Lo sueños se habían vuelto, una vez más, insistentes. No los recordaba, solo la sensación de soledad cuando acababan, y lo extraña que se sentía y el deseo que tenía de abandonar aquel lugar. Era injusta con sus padres, eso lo sabía, pero su insistencia en que siguiera adelante con el matrimonio con Sumaq, a pesar de saber lo que había hecho y por qué, había alimentado ese deseo de marcharse. Que Sumaq siguiera apareciendo para buscarla con insistencia, incluso cuando había declarado de forma abierta que lo odiaba había sido la gota final de su paciencia. Y se había marchado siguiendo el camino de Tunupa.

Los primeros días había corrido, temerosa de que la gente en la aldea la siguiera. Pero al cabo del tiempo, convencida de que nadie la estaba siguiendo, avanzó a un paso un tanto más sosegado. Aún así, no se detuvo más allá de los necesario, y procuró avanzar todo lo rápido que le era posible.

Y por fin, alcanzó el lugar que le había mencionado Tunupa. Solo que no era un pueblo. Era un enorme lago, con aguas de un azul profundo, tanto que en algunos puntos parecían negras. Estaba rodeado por las montañas, que se alzaban como murallas imponentes. A aquella altura, los árboles dejaban paso a una vegetación rala, y más arriba del lago, las cumbres aparecían desnudas, y alguna que otra de ellas estaba manchada de blanco. Hacía frío, pero no le resultaba tan desagradable como había pensado en un inicio. Incluso el dolor sordo en su pierna, el recuerdo de la herida que había recibido, parecía haberse desvanecido por completo. Por alguna extraña razón, se sintió en paz, como si aquel fuera el lugar al que pertenecía. No, era el lugar al que pertenecía. Lo sentía en sus huesos, en su espíritu.

Fue entonces cuando recordó el sueño. El sueño del agua, y de la voz que la llamaba desde las profundidades. La voz del Creador, que descansaba en su hogar en el fondo del lago. Dio un paso dentro del agua, y luego otro. Con cuidado, se fue introduciendo cada vez más y más en el lago, hasta que le cubrió la cintura, el pecho, el cuello, y finalmente la cabeza.

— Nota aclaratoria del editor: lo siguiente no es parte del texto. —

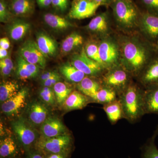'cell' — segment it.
<instances>
[{
  "mask_svg": "<svg viewBox=\"0 0 158 158\" xmlns=\"http://www.w3.org/2000/svg\"><path fill=\"white\" fill-rule=\"evenodd\" d=\"M68 0H52V5L55 9L63 12L68 8Z\"/></svg>",
  "mask_w": 158,
  "mask_h": 158,
  "instance_id": "obj_37",
  "label": "cell"
},
{
  "mask_svg": "<svg viewBox=\"0 0 158 158\" xmlns=\"http://www.w3.org/2000/svg\"><path fill=\"white\" fill-rule=\"evenodd\" d=\"M19 56L31 64H34L41 69L46 65V58L41 52L36 41L28 40L23 43L19 50Z\"/></svg>",
  "mask_w": 158,
  "mask_h": 158,
  "instance_id": "obj_8",
  "label": "cell"
},
{
  "mask_svg": "<svg viewBox=\"0 0 158 158\" xmlns=\"http://www.w3.org/2000/svg\"><path fill=\"white\" fill-rule=\"evenodd\" d=\"M0 62H2L5 65L9 66V68H11L12 70L14 69V64H13V62L11 60L10 55H9L8 56L4 58V59H1L0 60Z\"/></svg>",
  "mask_w": 158,
  "mask_h": 158,
  "instance_id": "obj_42",
  "label": "cell"
},
{
  "mask_svg": "<svg viewBox=\"0 0 158 158\" xmlns=\"http://www.w3.org/2000/svg\"><path fill=\"white\" fill-rule=\"evenodd\" d=\"M124 42L120 65L133 77H136L153 59V50L136 38L127 39Z\"/></svg>",
  "mask_w": 158,
  "mask_h": 158,
  "instance_id": "obj_1",
  "label": "cell"
},
{
  "mask_svg": "<svg viewBox=\"0 0 158 158\" xmlns=\"http://www.w3.org/2000/svg\"><path fill=\"white\" fill-rule=\"evenodd\" d=\"M35 149L43 156L52 154H61L68 156L72 146V139L65 134L53 138L41 136L34 144Z\"/></svg>",
  "mask_w": 158,
  "mask_h": 158,
  "instance_id": "obj_4",
  "label": "cell"
},
{
  "mask_svg": "<svg viewBox=\"0 0 158 158\" xmlns=\"http://www.w3.org/2000/svg\"><path fill=\"white\" fill-rule=\"evenodd\" d=\"M12 14L9 9V5L6 0H0V21L1 23L9 22L12 18Z\"/></svg>",
  "mask_w": 158,
  "mask_h": 158,
  "instance_id": "obj_35",
  "label": "cell"
},
{
  "mask_svg": "<svg viewBox=\"0 0 158 158\" xmlns=\"http://www.w3.org/2000/svg\"><path fill=\"white\" fill-rule=\"evenodd\" d=\"M84 42L83 37L77 32H73L62 40L60 52L64 56L68 55L81 46Z\"/></svg>",
  "mask_w": 158,
  "mask_h": 158,
  "instance_id": "obj_24",
  "label": "cell"
},
{
  "mask_svg": "<svg viewBox=\"0 0 158 158\" xmlns=\"http://www.w3.org/2000/svg\"><path fill=\"white\" fill-rule=\"evenodd\" d=\"M36 0H10L9 7L12 15L28 17L34 14Z\"/></svg>",
  "mask_w": 158,
  "mask_h": 158,
  "instance_id": "obj_16",
  "label": "cell"
},
{
  "mask_svg": "<svg viewBox=\"0 0 158 158\" xmlns=\"http://www.w3.org/2000/svg\"><path fill=\"white\" fill-rule=\"evenodd\" d=\"M31 24L23 20L15 19L10 24L8 29L9 37L15 41L21 40L28 33Z\"/></svg>",
  "mask_w": 158,
  "mask_h": 158,
  "instance_id": "obj_19",
  "label": "cell"
},
{
  "mask_svg": "<svg viewBox=\"0 0 158 158\" xmlns=\"http://www.w3.org/2000/svg\"><path fill=\"white\" fill-rule=\"evenodd\" d=\"M15 134L20 144L26 149L35 144L37 140L36 132L24 118H19L12 123Z\"/></svg>",
  "mask_w": 158,
  "mask_h": 158,
  "instance_id": "obj_10",
  "label": "cell"
},
{
  "mask_svg": "<svg viewBox=\"0 0 158 158\" xmlns=\"http://www.w3.org/2000/svg\"><path fill=\"white\" fill-rule=\"evenodd\" d=\"M157 46V51H158V43L156 44Z\"/></svg>",
  "mask_w": 158,
  "mask_h": 158,
  "instance_id": "obj_48",
  "label": "cell"
},
{
  "mask_svg": "<svg viewBox=\"0 0 158 158\" xmlns=\"http://www.w3.org/2000/svg\"><path fill=\"white\" fill-rule=\"evenodd\" d=\"M100 6L93 0H73L69 12V17L78 20L92 17Z\"/></svg>",
  "mask_w": 158,
  "mask_h": 158,
  "instance_id": "obj_9",
  "label": "cell"
},
{
  "mask_svg": "<svg viewBox=\"0 0 158 158\" xmlns=\"http://www.w3.org/2000/svg\"><path fill=\"white\" fill-rule=\"evenodd\" d=\"M18 85L12 81L3 82L0 85V101L3 103L17 94Z\"/></svg>",
  "mask_w": 158,
  "mask_h": 158,
  "instance_id": "obj_30",
  "label": "cell"
},
{
  "mask_svg": "<svg viewBox=\"0 0 158 158\" xmlns=\"http://www.w3.org/2000/svg\"><path fill=\"white\" fill-rule=\"evenodd\" d=\"M99 52L103 67L106 70L120 65L119 51L117 44L112 40L106 39L98 45Z\"/></svg>",
  "mask_w": 158,
  "mask_h": 158,
  "instance_id": "obj_7",
  "label": "cell"
},
{
  "mask_svg": "<svg viewBox=\"0 0 158 158\" xmlns=\"http://www.w3.org/2000/svg\"><path fill=\"white\" fill-rule=\"evenodd\" d=\"M93 1L98 3L101 6H109L111 5L113 0H93Z\"/></svg>",
  "mask_w": 158,
  "mask_h": 158,
  "instance_id": "obj_45",
  "label": "cell"
},
{
  "mask_svg": "<svg viewBox=\"0 0 158 158\" xmlns=\"http://www.w3.org/2000/svg\"><path fill=\"white\" fill-rule=\"evenodd\" d=\"M40 8H47L52 5V0H36Z\"/></svg>",
  "mask_w": 158,
  "mask_h": 158,
  "instance_id": "obj_43",
  "label": "cell"
},
{
  "mask_svg": "<svg viewBox=\"0 0 158 158\" xmlns=\"http://www.w3.org/2000/svg\"><path fill=\"white\" fill-rule=\"evenodd\" d=\"M57 74H58V73L56 71L46 72L42 73L40 76V81H41V82L44 81L48 79H49L50 78L56 75Z\"/></svg>",
  "mask_w": 158,
  "mask_h": 158,
  "instance_id": "obj_40",
  "label": "cell"
},
{
  "mask_svg": "<svg viewBox=\"0 0 158 158\" xmlns=\"http://www.w3.org/2000/svg\"><path fill=\"white\" fill-rule=\"evenodd\" d=\"M18 146L12 137H6L0 141L1 158H15L19 155Z\"/></svg>",
  "mask_w": 158,
  "mask_h": 158,
  "instance_id": "obj_26",
  "label": "cell"
},
{
  "mask_svg": "<svg viewBox=\"0 0 158 158\" xmlns=\"http://www.w3.org/2000/svg\"><path fill=\"white\" fill-rule=\"evenodd\" d=\"M109 21L108 13L103 12L91 20L87 26V29L95 34H106L109 30Z\"/></svg>",
  "mask_w": 158,
  "mask_h": 158,
  "instance_id": "obj_22",
  "label": "cell"
},
{
  "mask_svg": "<svg viewBox=\"0 0 158 158\" xmlns=\"http://www.w3.org/2000/svg\"><path fill=\"white\" fill-rule=\"evenodd\" d=\"M70 63L86 75L89 76H98L102 75L106 70L101 65L87 56L84 48L80 52L72 55Z\"/></svg>",
  "mask_w": 158,
  "mask_h": 158,
  "instance_id": "obj_6",
  "label": "cell"
},
{
  "mask_svg": "<svg viewBox=\"0 0 158 158\" xmlns=\"http://www.w3.org/2000/svg\"><path fill=\"white\" fill-rule=\"evenodd\" d=\"M132 76L121 65L106 70L102 76L103 86L114 90L118 97L132 82Z\"/></svg>",
  "mask_w": 158,
  "mask_h": 158,
  "instance_id": "obj_5",
  "label": "cell"
},
{
  "mask_svg": "<svg viewBox=\"0 0 158 158\" xmlns=\"http://www.w3.org/2000/svg\"><path fill=\"white\" fill-rule=\"evenodd\" d=\"M92 100L81 93L79 90H74L71 93L63 105L65 110H81L86 107Z\"/></svg>",
  "mask_w": 158,
  "mask_h": 158,
  "instance_id": "obj_18",
  "label": "cell"
},
{
  "mask_svg": "<svg viewBox=\"0 0 158 158\" xmlns=\"http://www.w3.org/2000/svg\"><path fill=\"white\" fill-rule=\"evenodd\" d=\"M145 114L158 115V85L144 89Z\"/></svg>",
  "mask_w": 158,
  "mask_h": 158,
  "instance_id": "obj_20",
  "label": "cell"
},
{
  "mask_svg": "<svg viewBox=\"0 0 158 158\" xmlns=\"http://www.w3.org/2000/svg\"><path fill=\"white\" fill-rule=\"evenodd\" d=\"M27 158H44L43 155L36 151V152H29Z\"/></svg>",
  "mask_w": 158,
  "mask_h": 158,
  "instance_id": "obj_44",
  "label": "cell"
},
{
  "mask_svg": "<svg viewBox=\"0 0 158 158\" xmlns=\"http://www.w3.org/2000/svg\"><path fill=\"white\" fill-rule=\"evenodd\" d=\"M139 24L144 36L153 44L158 42V16L147 11L141 15Z\"/></svg>",
  "mask_w": 158,
  "mask_h": 158,
  "instance_id": "obj_11",
  "label": "cell"
},
{
  "mask_svg": "<svg viewBox=\"0 0 158 158\" xmlns=\"http://www.w3.org/2000/svg\"><path fill=\"white\" fill-rule=\"evenodd\" d=\"M10 40L8 37H2L0 39V48L8 50L10 48Z\"/></svg>",
  "mask_w": 158,
  "mask_h": 158,
  "instance_id": "obj_41",
  "label": "cell"
},
{
  "mask_svg": "<svg viewBox=\"0 0 158 158\" xmlns=\"http://www.w3.org/2000/svg\"><path fill=\"white\" fill-rule=\"evenodd\" d=\"M41 131L42 136L47 138H53L65 135L66 129L59 118L49 116L41 124Z\"/></svg>",
  "mask_w": 158,
  "mask_h": 158,
  "instance_id": "obj_15",
  "label": "cell"
},
{
  "mask_svg": "<svg viewBox=\"0 0 158 158\" xmlns=\"http://www.w3.org/2000/svg\"><path fill=\"white\" fill-rule=\"evenodd\" d=\"M7 50L0 48V59H2L9 56Z\"/></svg>",
  "mask_w": 158,
  "mask_h": 158,
  "instance_id": "obj_47",
  "label": "cell"
},
{
  "mask_svg": "<svg viewBox=\"0 0 158 158\" xmlns=\"http://www.w3.org/2000/svg\"><path fill=\"white\" fill-rule=\"evenodd\" d=\"M39 96L43 101L50 106H54L56 103L53 88L43 87L39 91Z\"/></svg>",
  "mask_w": 158,
  "mask_h": 158,
  "instance_id": "obj_33",
  "label": "cell"
},
{
  "mask_svg": "<svg viewBox=\"0 0 158 158\" xmlns=\"http://www.w3.org/2000/svg\"><path fill=\"white\" fill-rule=\"evenodd\" d=\"M43 18L46 24L56 31H65L73 27V24L68 20L53 13H47L44 14Z\"/></svg>",
  "mask_w": 158,
  "mask_h": 158,
  "instance_id": "obj_25",
  "label": "cell"
},
{
  "mask_svg": "<svg viewBox=\"0 0 158 158\" xmlns=\"http://www.w3.org/2000/svg\"><path fill=\"white\" fill-rule=\"evenodd\" d=\"M56 96V103L60 105H63L66 99L73 91V88L64 82L57 83L53 87Z\"/></svg>",
  "mask_w": 158,
  "mask_h": 158,
  "instance_id": "obj_32",
  "label": "cell"
},
{
  "mask_svg": "<svg viewBox=\"0 0 158 158\" xmlns=\"http://www.w3.org/2000/svg\"><path fill=\"white\" fill-rule=\"evenodd\" d=\"M48 110L44 105L38 102H35L29 108L28 117L33 124L41 125L48 117Z\"/></svg>",
  "mask_w": 158,
  "mask_h": 158,
  "instance_id": "obj_23",
  "label": "cell"
},
{
  "mask_svg": "<svg viewBox=\"0 0 158 158\" xmlns=\"http://www.w3.org/2000/svg\"><path fill=\"white\" fill-rule=\"evenodd\" d=\"M144 89L158 85V56L154 57L136 77Z\"/></svg>",
  "mask_w": 158,
  "mask_h": 158,
  "instance_id": "obj_12",
  "label": "cell"
},
{
  "mask_svg": "<svg viewBox=\"0 0 158 158\" xmlns=\"http://www.w3.org/2000/svg\"><path fill=\"white\" fill-rule=\"evenodd\" d=\"M0 70H1V74L3 77L9 76L12 70L11 68H9V66L1 62H0Z\"/></svg>",
  "mask_w": 158,
  "mask_h": 158,
  "instance_id": "obj_39",
  "label": "cell"
},
{
  "mask_svg": "<svg viewBox=\"0 0 158 158\" xmlns=\"http://www.w3.org/2000/svg\"><path fill=\"white\" fill-rule=\"evenodd\" d=\"M45 156V158H67V156L61 154H52Z\"/></svg>",
  "mask_w": 158,
  "mask_h": 158,
  "instance_id": "obj_46",
  "label": "cell"
},
{
  "mask_svg": "<svg viewBox=\"0 0 158 158\" xmlns=\"http://www.w3.org/2000/svg\"><path fill=\"white\" fill-rule=\"evenodd\" d=\"M84 48L86 55L90 59L97 62L103 67L99 52L98 45L94 42H89L85 45Z\"/></svg>",
  "mask_w": 158,
  "mask_h": 158,
  "instance_id": "obj_34",
  "label": "cell"
},
{
  "mask_svg": "<svg viewBox=\"0 0 158 158\" xmlns=\"http://www.w3.org/2000/svg\"><path fill=\"white\" fill-rule=\"evenodd\" d=\"M28 90L23 88L11 98L2 103V111L7 116H14L19 113L26 105Z\"/></svg>",
  "mask_w": 158,
  "mask_h": 158,
  "instance_id": "obj_13",
  "label": "cell"
},
{
  "mask_svg": "<svg viewBox=\"0 0 158 158\" xmlns=\"http://www.w3.org/2000/svg\"><path fill=\"white\" fill-rule=\"evenodd\" d=\"M61 76L59 73L57 74L56 75L52 77L49 79H48L46 81L42 82V84L43 87H49V88H53L55 85L60 82L61 81Z\"/></svg>",
  "mask_w": 158,
  "mask_h": 158,
  "instance_id": "obj_38",
  "label": "cell"
},
{
  "mask_svg": "<svg viewBox=\"0 0 158 158\" xmlns=\"http://www.w3.org/2000/svg\"><path fill=\"white\" fill-rule=\"evenodd\" d=\"M118 98V95L115 91L102 86L97 93L93 102L105 105L114 101Z\"/></svg>",
  "mask_w": 158,
  "mask_h": 158,
  "instance_id": "obj_31",
  "label": "cell"
},
{
  "mask_svg": "<svg viewBox=\"0 0 158 158\" xmlns=\"http://www.w3.org/2000/svg\"><path fill=\"white\" fill-rule=\"evenodd\" d=\"M158 136V125L153 135L141 148V158H158V148L155 144Z\"/></svg>",
  "mask_w": 158,
  "mask_h": 158,
  "instance_id": "obj_29",
  "label": "cell"
},
{
  "mask_svg": "<svg viewBox=\"0 0 158 158\" xmlns=\"http://www.w3.org/2000/svg\"><path fill=\"white\" fill-rule=\"evenodd\" d=\"M102 87L101 81L85 77L81 82L77 84V88L79 91L90 98L92 102L97 93Z\"/></svg>",
  "mask_w": 158,
  "mask_h": 158,
  "instance_id": "obj_21",
  "label": "cell"
},
{
  "mask_svg": "<svg viewBox=\"0 0 158 158\" xmlns=\"http://www.w3.org/2000/svg\"><path fill=\"white\" fill-rule=\"evenodd\" d=\"M110 6L116 23L121 28L131 30L139 23L141 15L132 0H113Z\"/></svg>",
  "mask_w": 158,
  "mask_h": 158,
  "instance_id": "obj_3",
  "label": "cell"
},
{
  "mask_svg": "<svg viewBox=\"0 0 158 158\" xmlns=\"http://www.w3.org/2000/svg\"><path fill=\"white\" fill-rule=\"evenodd\" d=\"M59 71L66 80L71 83L78 84L86 75L70 63H65L61 65L59 68Z\"/></svg>",
  "mask_w": 158,
  "mask_h": 158,
  "instance_id": "obj_28",
  "label": "cell"
},
{
  "mask_svg": "<svg viewBox=\"0 0 158 158\" xmlns=\"http://www.w3.org/2000/svg\"><path fill=\"white\" fill-rule=\"evenodd\" d=\"M36 42L46 58H53L56 56L58 51L56 41L45 32L40 31L37 33Z\"/></svg>",
  "mask_w": 158,
  "mask_h": 158,
  "instance_id": "obj_14",
  "label": "cell"
},
{
  "mask_svg": "<svg viewBox=\"0 0 158 158\" xmlns=\"http://www.w3.org/2000/svg\"><path fill=\"white\" fill-rule=\"evenodd\" d=\"M148 12L158 16V0H141Z\"/></svg>",
  "mask_w": 158,
  "mask_h": 158,
  "instance_id": "obj_36",
  "label": "cell"
},
{
  "mask_svg": "<svg viewBox=\"0 0 158 158\" xmlns=\"http://www.w3.org/2000/svg\"><path fill=\"white\" fill-rule=\"evenodd\" d=\"M103 110L112 124H116L118 120L124 118L122 107L118 98L110 103L103 105Z\"/></svg>",
  "mask_w": 158,
  "mask_h": 158,
  "instance_id": "obj_27",
  "label": "cell"
},
{
  "mask_svg": "<svg viewBox=\"0 0 158 158\" xmlns=\"http://www.w3.org/2000/svg\"><path fill=\"white\" fill-rule=\"evenodd\" d=\"M123 111L124 118L130 123L139 121L145 115L144 88L133 81L118 96Z\"/></svg>",
  "mask_w": 158,
  "mask_h": 158,
  "instance_id": "obj_2",
  "label": "cell"
},
{
  "mask_svg": "<svg viewBox=\"0 0 158 158\" xmlns=\"http://www.w3.org/2000/svg\"><path fill=\"white\" fill-rule=\"evenodd\" d=\"M16 73L22 80L34 78L38 75L40 68L37 65L27 62L20 56L17 58Z\"/></svg>",
  "mask_w": 158,
  "mask_h": 158,
  "instance_id": "obj_17",
  "label": "cell"
}]
</instances>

No entró en pánico, ni siquiera cuando los pulmones comenzaron a llenarse de agua. Cuando la oscuridad se cernió sobre ella, no tuvo miedo.

Ella era el sacrificio, desde el primer momento. Para los espíritus no existían las imperfecciones físicas. No tenía que temer, ni siquiera a la muerte, porque era ahora la mujer que Viracocha había estado esperando. Y si era lo que él había estado esperando, ¿por qué tenía que guardarse de su mensajero?

¿Por qué habría de guardarse de Tunupa, a fin de cuentas?